RMAN Backups Methodology Full and Incremental

RMAN provides multiple backup types, but the most commonly used in production environments are Full backups and Incremental backups. Understanding their differences helps DBAs design efficient backup strategies that optimize storage, speed, and recovery time.


1. Full Backup

A Full Backup (or Level 0 backup) is a complete backup of the entire database.

Key Characteristics

Backs up all data blocks, regardless of whether they changed.

Forms the baseline for incremental backup strategies.

Larger in size than incremental backups.

Takes more time and requires more storage.

Recovery is straightforward—restore full backup + apply archived logs.

2. Incremental Backups

Incremental backups only capture blocks that have changed since a previous L0 backup.

RMAN supports two types:

Differential Incremental Backup (Level 1 Differential)

Cumulative Incremental Backup (Level 1 Cumulative)

Both rely on a Level L0 full backup as a baseline.

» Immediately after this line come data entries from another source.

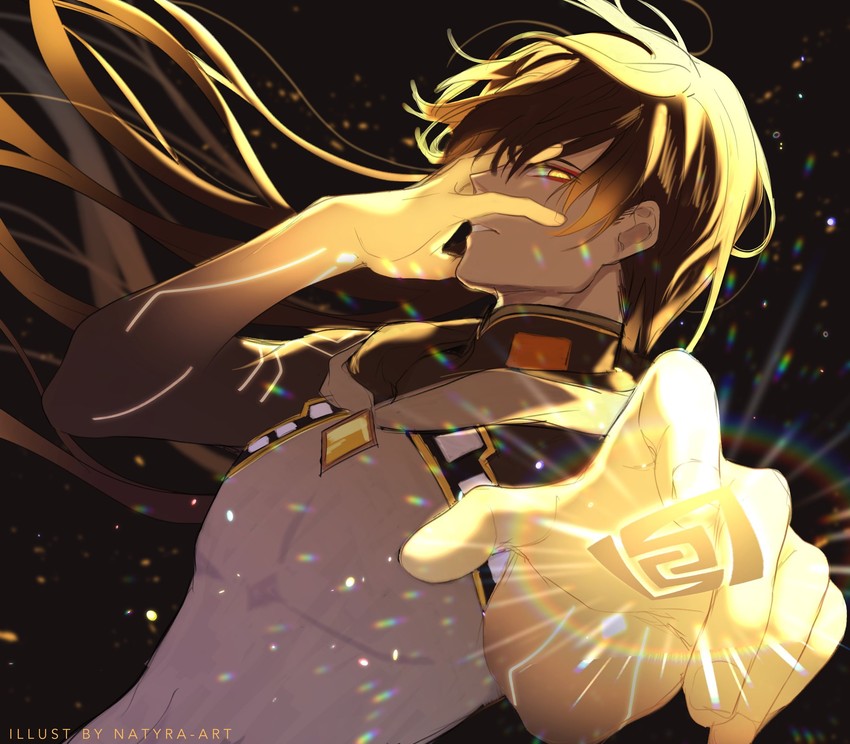 zhongli (genshin impact) drawn by natyraart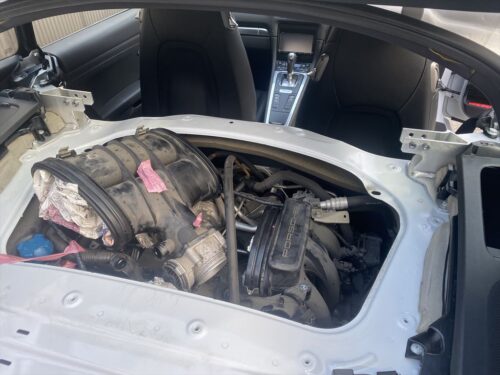 ポルシェ 981ケイマン セルモーター交換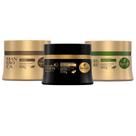 Kit Máscaras Mandioca + Cavalo Forte + Murumuru Haskell - 300g / Cabelo Ressecados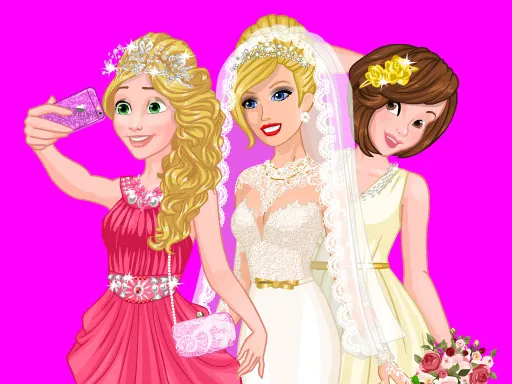 Barbie'nin Prenseslerle Selfie Düğünü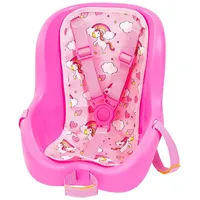 Bayer Design 67300AA Puppenfahrradsitz, Sitz für Puppen, Puppenzubehör, rosa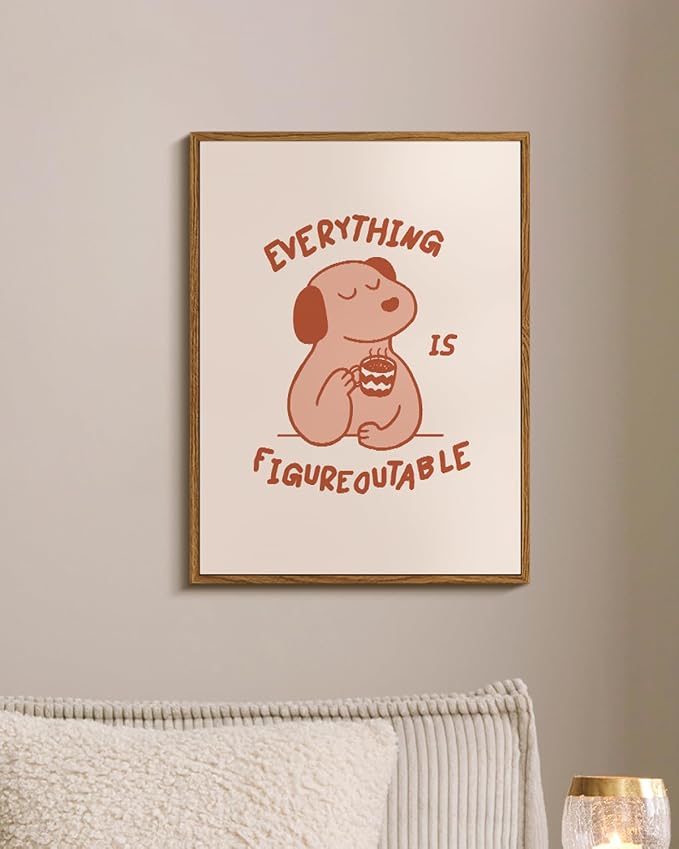 WHASAYART Motivational Dog Wall Art 12x16 Framed Canvas Print - Image 2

2.1. Differential Incremental Backup

A Differential Level 1 backup captures all blocks changed since the last backup (Level 0 or Level 1).

Key Characteristics

Smaller and faster than full backups.

Captures daily changes.

During recovery, RMAN may use multiple Level 1 backups.

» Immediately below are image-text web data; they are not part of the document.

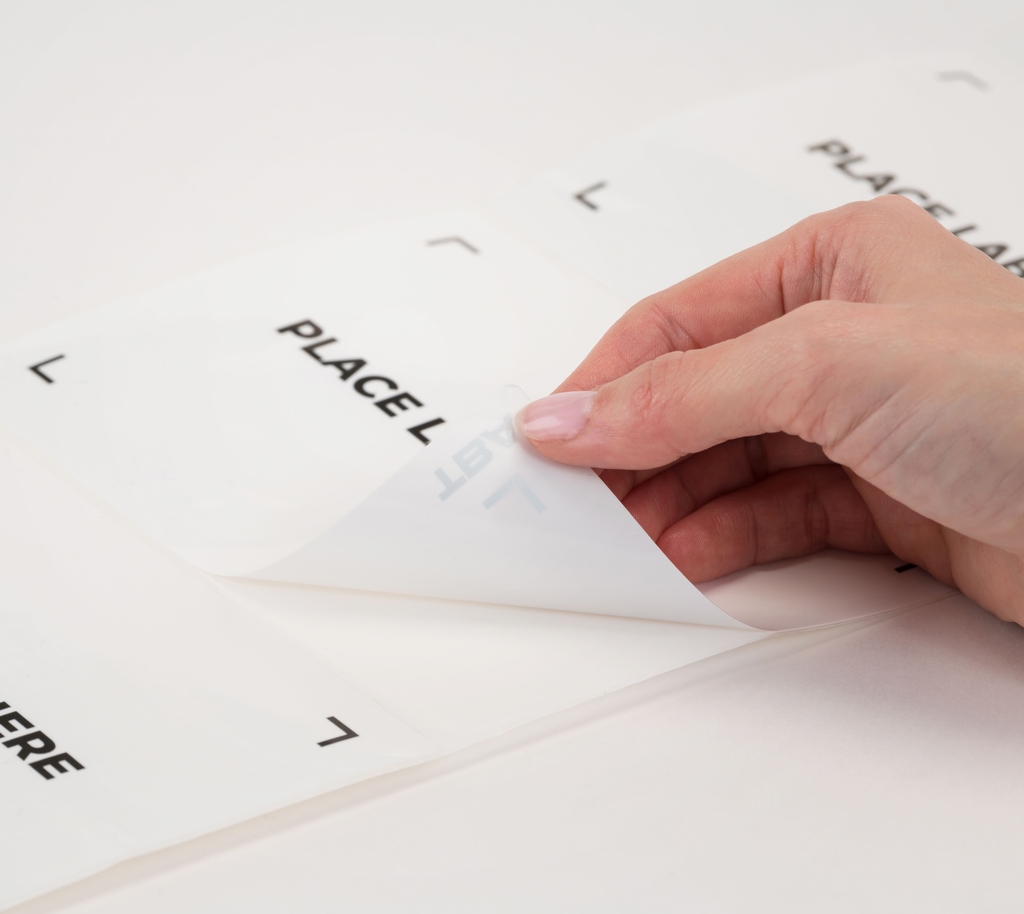 Selbstklebendes Etikett 159 x 115 mm mit Beschichtung zum einfachen Entfernen der Etiketten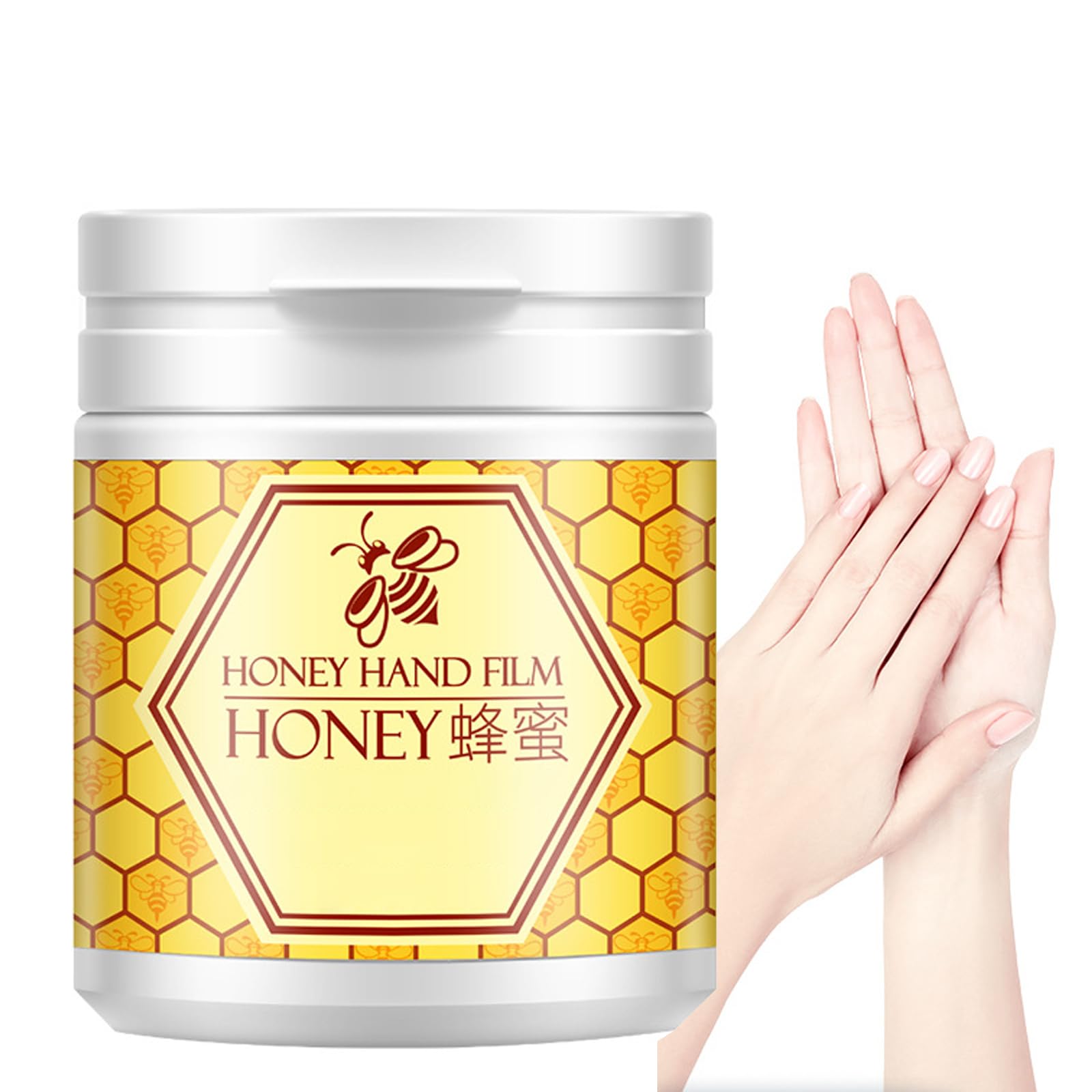 Hydrating Honey Milk Wax Mask 170g for Dry Rough Chapped Skin | Nourishing Exfoliating & Moisturizing Care for Smooth Supple Texture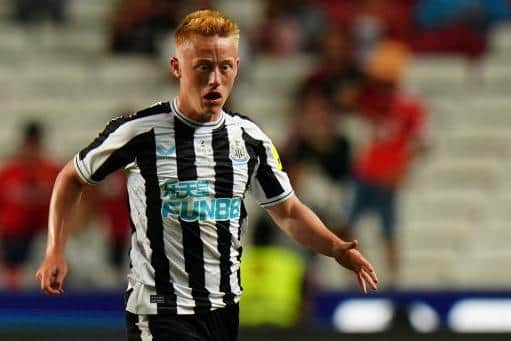 Newcastle United midfielder Matty Longstaff.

When it comes to recovery we need L0 Backup and all L1 backups including Archive logs need to be apply.


2.2. Cumulative Incremental Backup

A Cumulative Level 1 backup captures all blocks changed since the last Level 0.

Key Characteristics

Slightly larger than differential backups.

Faster recovery (fewer incremental files to apply).

Preferred for large, mission-critical systems.

When it comes to recovery we need L0 and recent L1 Cumulative backup including Archive logs need to be apply.